===== EXERCISE INPUTS =====

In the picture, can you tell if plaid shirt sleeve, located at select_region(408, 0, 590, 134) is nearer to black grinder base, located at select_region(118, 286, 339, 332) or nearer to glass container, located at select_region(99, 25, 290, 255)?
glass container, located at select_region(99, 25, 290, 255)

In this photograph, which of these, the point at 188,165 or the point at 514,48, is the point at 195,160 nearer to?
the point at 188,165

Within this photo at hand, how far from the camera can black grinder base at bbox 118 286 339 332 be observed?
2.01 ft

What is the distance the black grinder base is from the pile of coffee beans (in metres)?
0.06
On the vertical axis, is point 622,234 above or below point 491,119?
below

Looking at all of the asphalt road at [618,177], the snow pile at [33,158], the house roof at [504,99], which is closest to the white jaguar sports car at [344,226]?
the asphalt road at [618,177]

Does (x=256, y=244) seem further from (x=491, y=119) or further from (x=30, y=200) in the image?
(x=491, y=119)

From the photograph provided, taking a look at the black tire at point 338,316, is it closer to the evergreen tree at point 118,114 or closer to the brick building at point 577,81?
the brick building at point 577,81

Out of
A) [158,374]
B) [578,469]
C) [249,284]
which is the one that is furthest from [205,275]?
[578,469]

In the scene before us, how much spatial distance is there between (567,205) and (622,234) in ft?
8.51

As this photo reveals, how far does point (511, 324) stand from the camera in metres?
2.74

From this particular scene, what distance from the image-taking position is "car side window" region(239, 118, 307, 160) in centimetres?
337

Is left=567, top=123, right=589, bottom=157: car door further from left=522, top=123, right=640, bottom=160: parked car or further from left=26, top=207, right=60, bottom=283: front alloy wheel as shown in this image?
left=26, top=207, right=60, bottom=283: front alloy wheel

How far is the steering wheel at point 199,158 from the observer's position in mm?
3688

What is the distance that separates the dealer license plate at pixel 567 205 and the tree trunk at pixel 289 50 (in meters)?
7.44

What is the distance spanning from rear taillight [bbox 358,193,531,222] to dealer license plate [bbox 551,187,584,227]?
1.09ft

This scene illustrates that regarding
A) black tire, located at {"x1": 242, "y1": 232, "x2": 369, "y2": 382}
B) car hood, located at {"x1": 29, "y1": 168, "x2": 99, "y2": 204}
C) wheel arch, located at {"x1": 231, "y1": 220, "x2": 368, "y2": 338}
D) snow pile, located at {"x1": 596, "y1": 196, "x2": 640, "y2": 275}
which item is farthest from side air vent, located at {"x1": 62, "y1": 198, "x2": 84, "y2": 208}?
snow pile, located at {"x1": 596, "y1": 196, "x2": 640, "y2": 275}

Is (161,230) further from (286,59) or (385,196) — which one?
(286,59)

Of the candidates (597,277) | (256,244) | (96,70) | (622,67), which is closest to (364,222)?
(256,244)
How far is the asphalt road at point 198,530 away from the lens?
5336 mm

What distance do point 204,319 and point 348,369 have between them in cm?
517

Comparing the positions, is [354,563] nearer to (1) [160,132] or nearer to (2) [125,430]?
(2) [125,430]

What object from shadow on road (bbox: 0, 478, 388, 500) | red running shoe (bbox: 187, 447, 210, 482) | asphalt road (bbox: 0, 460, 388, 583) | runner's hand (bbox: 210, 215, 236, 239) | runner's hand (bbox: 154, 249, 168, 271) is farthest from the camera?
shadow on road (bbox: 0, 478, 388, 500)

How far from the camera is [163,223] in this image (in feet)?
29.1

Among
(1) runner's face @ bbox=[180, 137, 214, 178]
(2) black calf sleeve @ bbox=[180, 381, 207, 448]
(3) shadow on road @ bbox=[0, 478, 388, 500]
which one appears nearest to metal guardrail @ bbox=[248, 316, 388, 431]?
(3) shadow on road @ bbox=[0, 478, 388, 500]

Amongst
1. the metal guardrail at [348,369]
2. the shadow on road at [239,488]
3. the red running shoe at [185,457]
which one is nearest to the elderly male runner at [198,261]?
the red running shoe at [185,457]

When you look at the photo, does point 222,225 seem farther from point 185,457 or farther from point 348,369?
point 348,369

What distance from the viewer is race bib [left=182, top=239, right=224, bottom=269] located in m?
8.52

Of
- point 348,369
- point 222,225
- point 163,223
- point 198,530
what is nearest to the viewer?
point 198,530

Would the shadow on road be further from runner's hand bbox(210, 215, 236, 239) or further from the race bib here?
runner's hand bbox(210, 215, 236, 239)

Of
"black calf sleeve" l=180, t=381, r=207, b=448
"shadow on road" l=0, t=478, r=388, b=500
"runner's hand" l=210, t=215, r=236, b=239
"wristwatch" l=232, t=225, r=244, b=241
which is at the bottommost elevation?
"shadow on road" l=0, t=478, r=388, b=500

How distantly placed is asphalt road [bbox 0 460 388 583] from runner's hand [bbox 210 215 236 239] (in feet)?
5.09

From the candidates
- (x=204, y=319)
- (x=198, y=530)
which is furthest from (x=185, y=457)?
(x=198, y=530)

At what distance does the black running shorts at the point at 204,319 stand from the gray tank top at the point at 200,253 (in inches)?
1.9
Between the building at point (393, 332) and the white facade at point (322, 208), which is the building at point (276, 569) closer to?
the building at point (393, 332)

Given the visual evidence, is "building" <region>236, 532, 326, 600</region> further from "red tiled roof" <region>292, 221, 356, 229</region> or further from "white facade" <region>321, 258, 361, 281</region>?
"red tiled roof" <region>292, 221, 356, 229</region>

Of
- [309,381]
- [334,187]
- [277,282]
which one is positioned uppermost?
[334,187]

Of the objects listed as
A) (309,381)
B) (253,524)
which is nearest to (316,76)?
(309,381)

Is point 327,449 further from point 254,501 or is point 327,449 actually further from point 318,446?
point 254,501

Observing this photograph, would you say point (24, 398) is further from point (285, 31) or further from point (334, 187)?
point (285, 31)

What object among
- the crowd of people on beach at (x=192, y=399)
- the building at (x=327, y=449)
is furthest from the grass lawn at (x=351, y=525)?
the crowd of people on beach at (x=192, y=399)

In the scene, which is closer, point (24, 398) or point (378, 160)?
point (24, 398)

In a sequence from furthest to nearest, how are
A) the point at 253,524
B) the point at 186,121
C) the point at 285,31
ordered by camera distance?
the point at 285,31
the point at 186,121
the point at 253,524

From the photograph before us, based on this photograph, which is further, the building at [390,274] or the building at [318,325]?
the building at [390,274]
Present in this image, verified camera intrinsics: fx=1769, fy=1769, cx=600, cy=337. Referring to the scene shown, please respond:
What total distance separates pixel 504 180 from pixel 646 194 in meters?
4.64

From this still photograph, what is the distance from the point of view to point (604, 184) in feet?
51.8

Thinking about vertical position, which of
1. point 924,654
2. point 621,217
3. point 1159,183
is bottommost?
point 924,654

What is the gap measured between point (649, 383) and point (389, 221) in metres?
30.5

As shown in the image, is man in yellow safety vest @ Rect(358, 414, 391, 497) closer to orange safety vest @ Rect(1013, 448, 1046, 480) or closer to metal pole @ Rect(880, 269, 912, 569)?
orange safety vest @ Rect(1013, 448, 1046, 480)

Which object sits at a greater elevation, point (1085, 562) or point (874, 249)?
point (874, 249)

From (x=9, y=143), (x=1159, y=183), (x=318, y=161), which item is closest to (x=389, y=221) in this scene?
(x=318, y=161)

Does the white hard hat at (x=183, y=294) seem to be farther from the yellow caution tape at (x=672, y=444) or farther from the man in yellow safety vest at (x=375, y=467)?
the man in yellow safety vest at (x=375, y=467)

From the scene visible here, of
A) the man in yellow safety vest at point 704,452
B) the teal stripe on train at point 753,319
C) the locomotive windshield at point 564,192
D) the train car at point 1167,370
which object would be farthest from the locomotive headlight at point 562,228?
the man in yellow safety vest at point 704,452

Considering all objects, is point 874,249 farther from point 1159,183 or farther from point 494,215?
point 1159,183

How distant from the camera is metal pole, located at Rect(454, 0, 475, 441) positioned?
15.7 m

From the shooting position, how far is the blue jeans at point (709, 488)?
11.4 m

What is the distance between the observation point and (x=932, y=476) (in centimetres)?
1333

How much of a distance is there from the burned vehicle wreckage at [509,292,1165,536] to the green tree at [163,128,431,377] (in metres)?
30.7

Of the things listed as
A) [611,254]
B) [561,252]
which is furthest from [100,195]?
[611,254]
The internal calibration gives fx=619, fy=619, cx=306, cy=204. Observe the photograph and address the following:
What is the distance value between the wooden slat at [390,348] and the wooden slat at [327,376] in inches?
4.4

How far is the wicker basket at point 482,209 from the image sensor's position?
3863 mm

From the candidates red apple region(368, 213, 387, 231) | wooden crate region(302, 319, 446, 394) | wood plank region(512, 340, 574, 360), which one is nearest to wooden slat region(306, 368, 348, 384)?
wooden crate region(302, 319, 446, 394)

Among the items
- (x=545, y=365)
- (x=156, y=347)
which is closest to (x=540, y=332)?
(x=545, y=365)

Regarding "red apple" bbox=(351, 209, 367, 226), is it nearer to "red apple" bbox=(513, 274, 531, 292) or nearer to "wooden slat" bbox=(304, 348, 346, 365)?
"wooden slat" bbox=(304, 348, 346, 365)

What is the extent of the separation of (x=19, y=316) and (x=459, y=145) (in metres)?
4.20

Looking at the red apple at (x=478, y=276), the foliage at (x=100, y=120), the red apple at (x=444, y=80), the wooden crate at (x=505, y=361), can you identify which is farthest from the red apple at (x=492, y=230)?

=====

_EXERCISE PROMPT:_
Include both ends. Return the line holding "From the candidates red" and all lines after it in the records above, exactly as written.

_SOLVED EXERCISE:_
From the candidates red apple region(368, 213, 387, 231) | wooden crate region(302, 319, 446, 394) | wood plank region(512, 340, 574, 360), which one is nearest to wooden slat region(306, 368, 348, 384)?
wooden crate region(302, 319, 446, 394)

Among the items
- (x=545, y=365)
- (x=156, y=347)
which is closest to (x=540, y=332)?
(x=545, y=365)

Regarding "red apple" bbox=(351, 209, 367, 226), is it nearer to "red apple" bbox=(513, 274, 531, 292) or nearer to "wooden slat" bbox=(304, 348, 346, 365)?
"wooden slat" bbox=(304, 348, 346, 365)

What is the extent of the separation of (x=19, y=316) and (x=459, y=145) (in metres)?
4.20

Looking at the red apple at (x=478, y=276), the foliage at (x=100, y=120), the red apple at (x=444, y=80), the wooden crate at (x=505, y=361), can you identify which is farthest from the red apple at (x=492, y=230)?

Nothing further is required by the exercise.